• **To do**
Set down the data below without change, skipping the pictures it holds.

(Image-linked spatial questions)
——————————
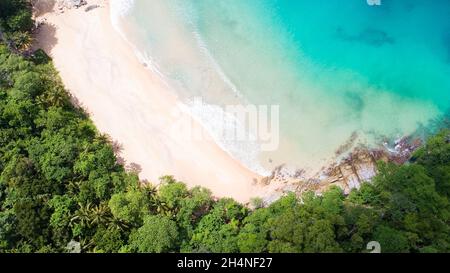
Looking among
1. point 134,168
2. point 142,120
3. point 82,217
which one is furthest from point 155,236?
point 142,120

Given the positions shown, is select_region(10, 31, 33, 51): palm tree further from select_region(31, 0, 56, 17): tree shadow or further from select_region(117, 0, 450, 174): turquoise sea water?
select_region(117, 0, 450, 174): turquoise sea water

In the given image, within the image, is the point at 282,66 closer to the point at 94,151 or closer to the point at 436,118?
the point at 436,118

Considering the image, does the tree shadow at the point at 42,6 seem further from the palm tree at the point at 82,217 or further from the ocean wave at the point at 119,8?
the palm tree at the point at 82,217

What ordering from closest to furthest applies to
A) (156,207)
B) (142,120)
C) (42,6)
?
(156,207)
(142,120)
(42,6)

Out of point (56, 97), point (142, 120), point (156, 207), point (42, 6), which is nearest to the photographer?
point (156, 207)

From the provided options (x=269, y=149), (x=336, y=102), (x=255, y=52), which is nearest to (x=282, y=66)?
(x=255, y=52)

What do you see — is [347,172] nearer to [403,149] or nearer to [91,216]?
[403,149]
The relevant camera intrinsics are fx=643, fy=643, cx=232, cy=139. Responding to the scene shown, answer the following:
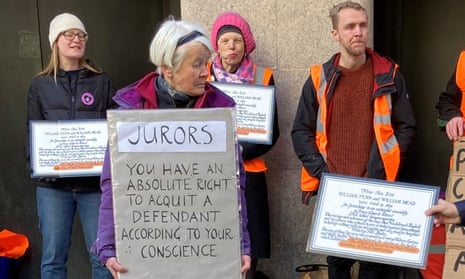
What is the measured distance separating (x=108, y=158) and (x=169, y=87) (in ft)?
1.25

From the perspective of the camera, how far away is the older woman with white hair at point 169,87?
2557 mm

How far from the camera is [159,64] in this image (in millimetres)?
2605

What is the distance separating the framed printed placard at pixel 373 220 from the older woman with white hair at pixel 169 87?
931mm

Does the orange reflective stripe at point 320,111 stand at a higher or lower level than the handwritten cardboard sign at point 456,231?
higher

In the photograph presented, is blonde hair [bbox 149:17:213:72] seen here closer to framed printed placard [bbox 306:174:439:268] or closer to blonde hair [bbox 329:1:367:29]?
framed printed placard [bbox 306:174:439:268]

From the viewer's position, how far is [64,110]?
4.11 meters

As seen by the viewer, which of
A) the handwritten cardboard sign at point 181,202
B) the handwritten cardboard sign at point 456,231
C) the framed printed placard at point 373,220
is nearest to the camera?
the handwritten cardboard sign at point 181,202

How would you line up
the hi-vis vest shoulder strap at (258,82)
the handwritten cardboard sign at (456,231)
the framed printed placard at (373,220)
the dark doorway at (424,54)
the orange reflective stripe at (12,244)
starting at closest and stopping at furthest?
the framed printed placard at (373,220) → the handwritten cardboard sign at (456,231) → the hi-vis vest shoulder strap at (258,82) → the dark doorway at (424,54) → the orange reflective stripe at (12,244)

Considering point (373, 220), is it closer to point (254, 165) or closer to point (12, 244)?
point (254, 165)

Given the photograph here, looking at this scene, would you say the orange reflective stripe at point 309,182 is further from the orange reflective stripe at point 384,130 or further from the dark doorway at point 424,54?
the dark doorway at point 424,54

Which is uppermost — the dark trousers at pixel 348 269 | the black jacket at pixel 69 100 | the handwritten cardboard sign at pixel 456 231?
the black jacket at pixel 69 100

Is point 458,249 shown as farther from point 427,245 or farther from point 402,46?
point 402,46

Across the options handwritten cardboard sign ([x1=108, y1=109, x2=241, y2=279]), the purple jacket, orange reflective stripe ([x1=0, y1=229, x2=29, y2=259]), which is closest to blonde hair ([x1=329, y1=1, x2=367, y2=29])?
the purple jacket

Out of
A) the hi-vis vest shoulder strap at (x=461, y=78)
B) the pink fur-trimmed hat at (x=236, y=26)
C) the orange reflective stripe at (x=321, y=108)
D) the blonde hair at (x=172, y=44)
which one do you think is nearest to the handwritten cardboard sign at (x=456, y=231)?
the hi-vis vest shoulder strap at (x=461, y=78)
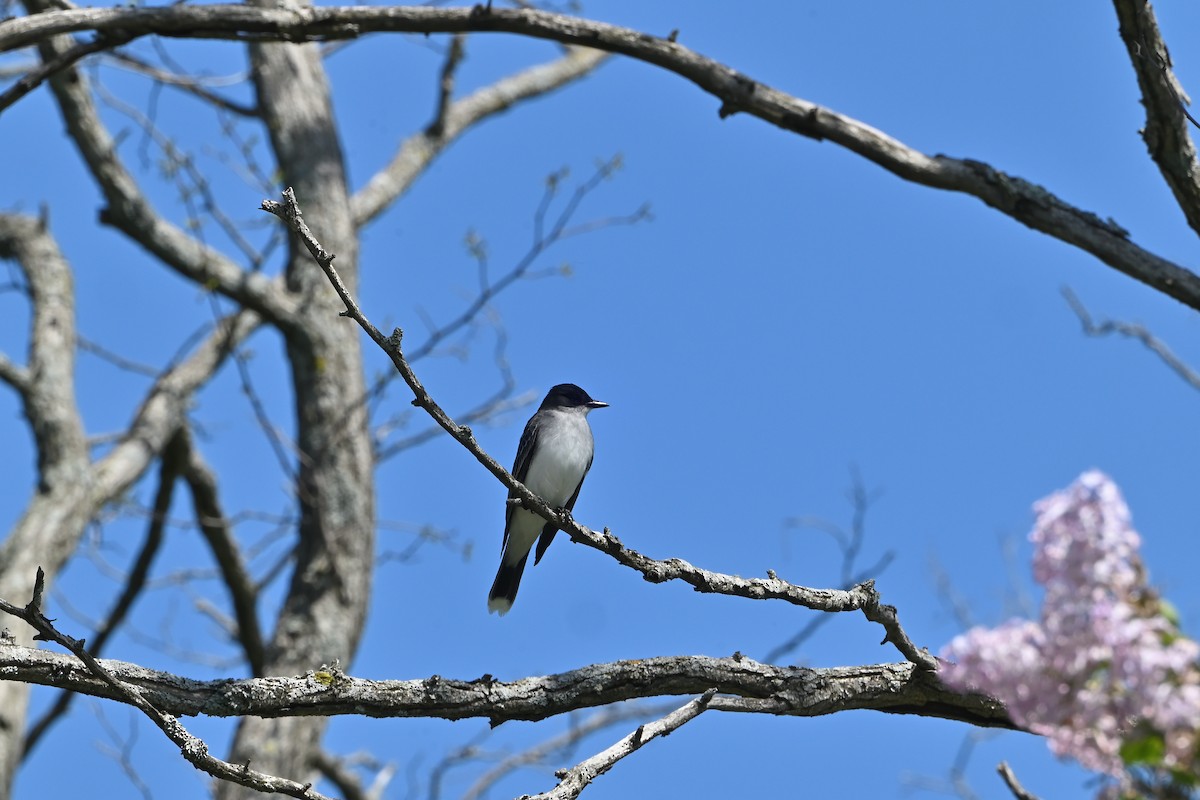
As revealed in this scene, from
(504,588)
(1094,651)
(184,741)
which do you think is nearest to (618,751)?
(184,741)

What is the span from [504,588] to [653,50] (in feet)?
9.53

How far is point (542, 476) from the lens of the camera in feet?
23.8

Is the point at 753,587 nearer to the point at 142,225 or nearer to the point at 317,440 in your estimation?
the point at 317,440

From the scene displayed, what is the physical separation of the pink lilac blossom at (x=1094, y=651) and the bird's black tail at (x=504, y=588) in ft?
17.0

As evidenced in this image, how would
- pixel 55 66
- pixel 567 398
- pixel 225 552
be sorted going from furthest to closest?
pixel 225 552, pixel 567 398, pixel 55 66

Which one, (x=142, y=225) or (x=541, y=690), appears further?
(x=142, y=225)

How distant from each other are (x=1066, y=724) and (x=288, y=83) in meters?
8.89

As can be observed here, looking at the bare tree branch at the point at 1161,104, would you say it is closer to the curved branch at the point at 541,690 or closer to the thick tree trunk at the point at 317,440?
the curved branch at the point at 541,690

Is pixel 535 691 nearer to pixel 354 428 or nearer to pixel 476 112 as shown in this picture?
pixel 354 428

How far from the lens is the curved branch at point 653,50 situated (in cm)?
552

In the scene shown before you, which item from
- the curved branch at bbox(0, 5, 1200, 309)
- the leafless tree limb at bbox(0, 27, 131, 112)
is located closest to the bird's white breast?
the curved branch at bbox(0, 5, 1200, 309)

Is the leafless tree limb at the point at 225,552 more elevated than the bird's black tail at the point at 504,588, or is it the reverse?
the leafless tree limb at the point at 225,552

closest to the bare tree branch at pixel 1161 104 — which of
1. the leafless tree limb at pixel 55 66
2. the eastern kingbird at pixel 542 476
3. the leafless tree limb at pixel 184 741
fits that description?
the eastern kingbird at pixel 542 476

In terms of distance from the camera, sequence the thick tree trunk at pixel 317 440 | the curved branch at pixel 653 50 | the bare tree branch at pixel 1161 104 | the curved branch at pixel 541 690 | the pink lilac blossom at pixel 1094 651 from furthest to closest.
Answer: the thick tree trunk at pixel 317 440 → the curved branch at pixel 653 50 → the bare tree branch at pixel 1161 104 → the curved branch at pixel 541 690 → the pink lilac blossom at pixel 1094 651
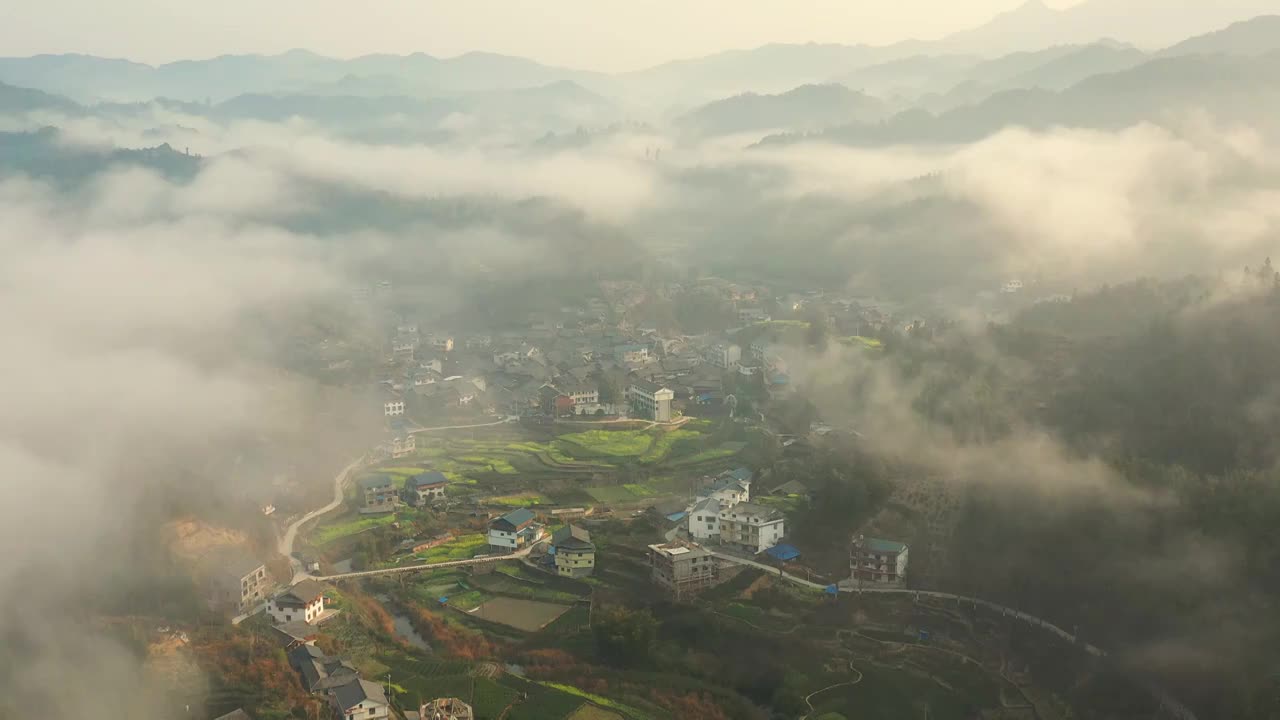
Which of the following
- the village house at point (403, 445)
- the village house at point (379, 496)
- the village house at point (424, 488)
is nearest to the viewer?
the village house at point (379, 496)

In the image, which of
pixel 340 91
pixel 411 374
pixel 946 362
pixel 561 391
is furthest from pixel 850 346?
pixel 340 91

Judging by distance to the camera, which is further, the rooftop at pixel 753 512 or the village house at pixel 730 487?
the village house at pixel 730 487

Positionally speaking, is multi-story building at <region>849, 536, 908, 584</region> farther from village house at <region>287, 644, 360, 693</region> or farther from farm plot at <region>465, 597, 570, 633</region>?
village house at <region>287, 644, 360, 693</region>

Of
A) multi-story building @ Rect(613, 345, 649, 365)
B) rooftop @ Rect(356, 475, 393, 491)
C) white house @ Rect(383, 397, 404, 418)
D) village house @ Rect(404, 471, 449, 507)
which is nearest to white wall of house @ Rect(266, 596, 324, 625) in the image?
rooftop @ Rect(356, 475, 393, 491)

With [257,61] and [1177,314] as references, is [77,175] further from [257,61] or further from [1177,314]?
[257,61]

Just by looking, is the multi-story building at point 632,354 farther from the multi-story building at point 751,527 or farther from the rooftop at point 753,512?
the multi-story building at point 751,527

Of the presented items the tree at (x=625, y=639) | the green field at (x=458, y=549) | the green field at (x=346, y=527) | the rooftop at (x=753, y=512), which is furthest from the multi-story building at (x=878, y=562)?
the green field at (x=346, y=527)
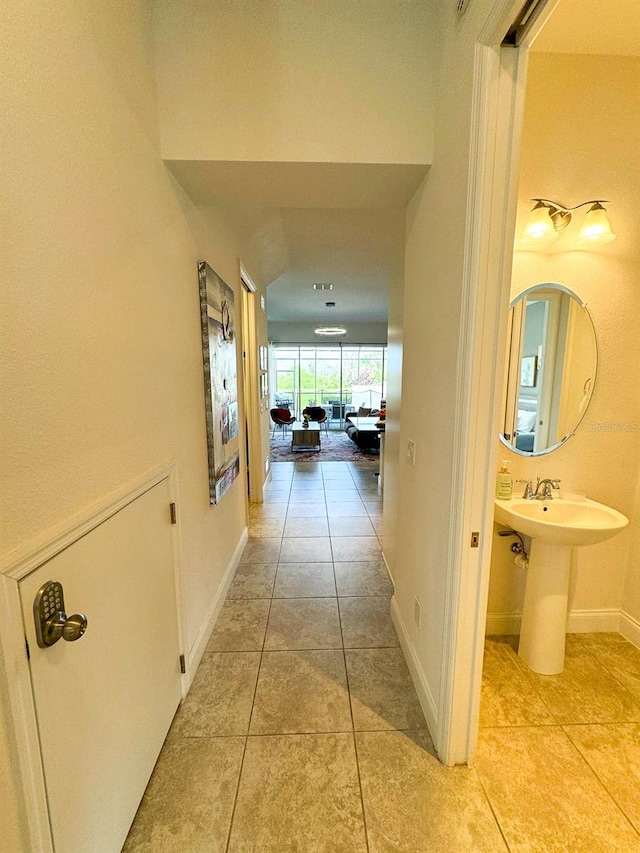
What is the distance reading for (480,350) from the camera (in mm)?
1118

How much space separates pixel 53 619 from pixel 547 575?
1.99 m

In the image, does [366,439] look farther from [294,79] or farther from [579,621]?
[294,79]

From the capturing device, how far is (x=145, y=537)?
1254 millimetres

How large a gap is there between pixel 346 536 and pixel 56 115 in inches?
123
——————————
• **Result of this task**
Looking among
1. point 134,168
2. point 142,120
3. point 82,217
which one is furthest from point 155,236?
point 142,120

Given the positions shown, is select_region(10, 31, 33, 51): palm tree further from select_region(31, 0, 56, 17): tree shadow or further from select_region(117, 0, 450, 174): turquoise sea water?
select_region(117, 0, 450, 174): turquoise sea water

In the given image, within the image, is the point at 282,66 closer to the point at 94,151 or closer to the point at 436,118?
the point at 436,118

Considering the image, does the tree shadow at the point at 42,6 seem further from the palm tree at the point at 82,217 or further from the ocean wave at the point at 119,8?
the palm tree at the point at 82,217

What ordering from closest to furthest applies to
A) (156,207)
B) (142,120)
C) (42,6)
?
(156,207)
(142,120)
(42,6)

Out of point (56, 97), point (142, 120), point (156, 207), point (42, 6), which is nearest to the photographer?
point (156, 207)

From the provided options (x=269, y=149), (x=336, y=102), (x=255, y=52), which is nearest to (x=282, y=66)?
(x=255, y=52)

What do you see — is [347,172] nearer to [403,149] or nearer to [91,216]?
[403,149]
The relevant camera intrinsics are fx=643, fy=643, cx=232, cy=139. Responding to the scene shown, answer the following:
What is the measured distance separating (x=108, y=158) and (x=169, y=87) (in ft)?
1.25

From the perspective of the camera, how far away is the older woman with white hair at point 169,87?
2557 mm

How far from the camera is [159,64] in this image (in millimetres)?
2605

What is the distance separating the framed printed placard at pixel 373 220 from the older woman with white hair at pixel 169 87?
931mm

Does the orange reflective stripe at point 320,111 stand at a higher or lower level than the handwritten cardboard sign at point 456,231?
higher

In the photograph presented, is blonde hair [bbox 149:17:213:72] seen here closer to framed printed placard [bbox 306:174:439:268] or closer to blonde hair [bbox 329:1:367:29]?
framed printed placard [bbox 306:174:439:268]

From the viewer's position, how far is [64,110]?
4.11 meters

As seen by the viewer, which of
A) the handwritten cardboard sign at point 181,202
B) the handwritten cardboard sign at point 456,231
C) the framed printed placard at point 373,220
is nearest to the camera?
the handwritten cardboard sign at point 181,202

How would you line up
the hi-vis vest shoulder strap at (258,82)
the handwritten cardboard sign at (456,231)
the framed printed placard at (373,220)
the dark doorway at (424,54)
the orange reflective stripe at (12,244)
starting at closest and stopping at furthest?
the framed printed placard at (373,220) → the handwritten cardboard sign at (456,231) → the hi-vis vest shoulder strap at (258,82) → the dark doorway at (424,54) → the orange reflective stripe at (12,244)

Considering point (373, 220), is it closer to point (254, 165) or closer to point (12, 244)?
point (254, 165)

Given the photograph here, looking at this scene, would you say the orange reflective stripe at point 309,182 is further from the orange reflective stripe at point 384,130 or further from the dark doorway at point 424,54?
the dark doorway at point 424,54

Which is uppermost — the dark trousers at pixel 348 269 | the black jacket at pixel 69 100 | the handwritten cardboard sign at pixel 456 231?
the black jacket at pixel 69 100

Is point 458,249 shown as farther from point 427,245 or farther from point 402,46?
point 402,46

Across the options handwritten cardboard sign ([x1=108, y1=109, x2=241, y2=279]), the purple jacket, orange reflective stripe ([x1=0, y1=229, x2=29, y2=259]), which is closest to blonde hair ([x1=329, y1=1, x2=367, y2=29])?
the purple jacket

Out of
A) the hi-vis vest shoulder strap at (x=461, y=78)
B) the pink fur-trimmed hat at (x=236, y=26)
C) the orange reflective stripe at (x=321, y=108)
D) the blonde hair at (x=172, y=44)
which one do you think is nearest to the handwritten cardboard sign at (x=456, y=231)?
the hi-vis vest shoulder strap at (x=461, y=78)
As revealed in this scene, from
(504,588)
(1094,651)
(184,741)
which do you think is nearest to (618,751)?
(184,741)

What is the span from [504,588] to [653,50] (in feet)?
9.53

How far is point (542, 476) from the lens of the camera in feet?
23.8

Is the point at 753,587 nearer to the point at 142,225 or nearer to the point at 317,440 in your estimation?
the point at 317,440

From the scene displayed, what is the physical separation of the pink lilac blossom at (x=1094, y=651) and the bird's black tail at (x=504, y=588) in ft?
17.0

As evidenced in this image, how would
- pixel 55 66
- pixel 567 398
- pixel 225 552
be sorted going from furthest to closest?
pixel 225 552, pixel 567 398, pixel 55 66

Which one, (x=142, y=225) or (x=541, y=690), appears further?
(x=142, y=225)

How distant from each other are (x=1066, y=724) and (x=288, y=83) in meters?
8.89

As can be observed here, looking at the bare tree branch at the point at 1161,104, would you say it is closer to the curved branch at the point at 541,690 or closer to the thick tree trunk at the point at 317,440?
the curved branch at the point at 541,690

Is pixel 535 691 nearer to pixel 354 428 or nearer to pixel 476 112 as shown in this picture?
pixel 354 428

How far from the lens is the curved branch at point 653,50 situated (in cm)?
552

In the scene shown before you, which item from
- the curved branch at bbox(0, 5, 1200, 309)
- the leafless tree limb at bbox(0, 27, 131, 112)
is located closest to the bird's white breast?
the curved branch at bbox(0, 5, 1200, 309)

Is the leafless tree limb at the point at 225,552 more elevated than the bird's black tail at the point at 504,588, or is it the reverse?
the leafless tree limb at the point at 225,552

closest to the bare tree branch at pixel 1161 104 — which of
1. the leafless tree limb at pixel 55 66
2. the eastern kingbird at pixel 542 476
3. the leafless tree limb at pixel 184 741
fits that description?
the eastern kingbird at pixel 542 476

In terms of distance from the camera, sequence the thick tree trunk at pixel 317 440 | the curved branch at pixel 653 50 | the bare tree branch at pixel 1161 104 | the curved branch at pixel 541 690 | the pink lilac blossom at pixel 1094 651 from furthest to closest.
Answer: the thick tree trunk at pixel 317 440 → the curved branch at pixel 653 50 → the bare tree branch at pixel 1161 104 → the curved branch at pixel 541 690 → the pink lilac blossom at pixel 1094 651
Which of the following
- the village house at point (403, 445)
- the village house at point (379, 496)
- the village house at point (424, 488)
is nearest to the viewer?
the village house at point (379, 496)

In the image, which of
pixel 340 91
pixel 411 374
pixel 946 362
pixel 561 391
is furthest from pixel 850 346?
pixel 340 91

Judging by distance to the camera, which is further, the rooftop at pixel 753 512 or the village house at pixel 730 487?
the village house at pixel 730 487

Positionally speaking, is multi-story building at <region>849, 536, 908, 584</region> farther from village house at <region>287, 644, 360, 693</region> or farther from farm plot at <region>465, 597, 570, 633</region>?
village house at <region>287, 644, 360, 693</region>

Of
A) multi-story building @ Rect(613, 345, 649, 365)
B) rooftop @ Rect(356, 475, 393, 491)
C) white house @ Rect(383, 397, 404, 418)
D) village house @ Rect(404, 471, 449, 507)
which is nearest to white wall of house @ Rect(266, 596, 324, 625) in the image?
rooftop @ Rect(356, 475, 393, 491)

With [257,61] and [1177,314] as references, is [77,175] further from [257,61] or further from [1177,314]?
[257,61]

Just by looking, is the multi-story building at point 632,354 farther from the multi-story building at point 751,527 or farther from the rooftop at point 753,512?
the multi-story building at point 751,527

Of the presented items the tree at (x=625, y=639) | the green field at (x=458, y=549) | the green field at (x=346, y=527) | the rooftop at (x=753, y=512), which is furthest from the multi-story building at (x=878, y=562)?
the green field at (x=346, y=527)
What is the distance reading for (480,350) from the camera (in mm)?
1118

How much space separates pixel 53 619 from pixel 547 575?
1.99 m

In the image, does [366,439] look farther from [294,79] or farther from [579,621]?
[294,79]

From the capturing device, how far is (x=145, y=537)?
1254 millimetres

How large a gap is there between pixel 346 536 and pixel 56 115 in inches?
123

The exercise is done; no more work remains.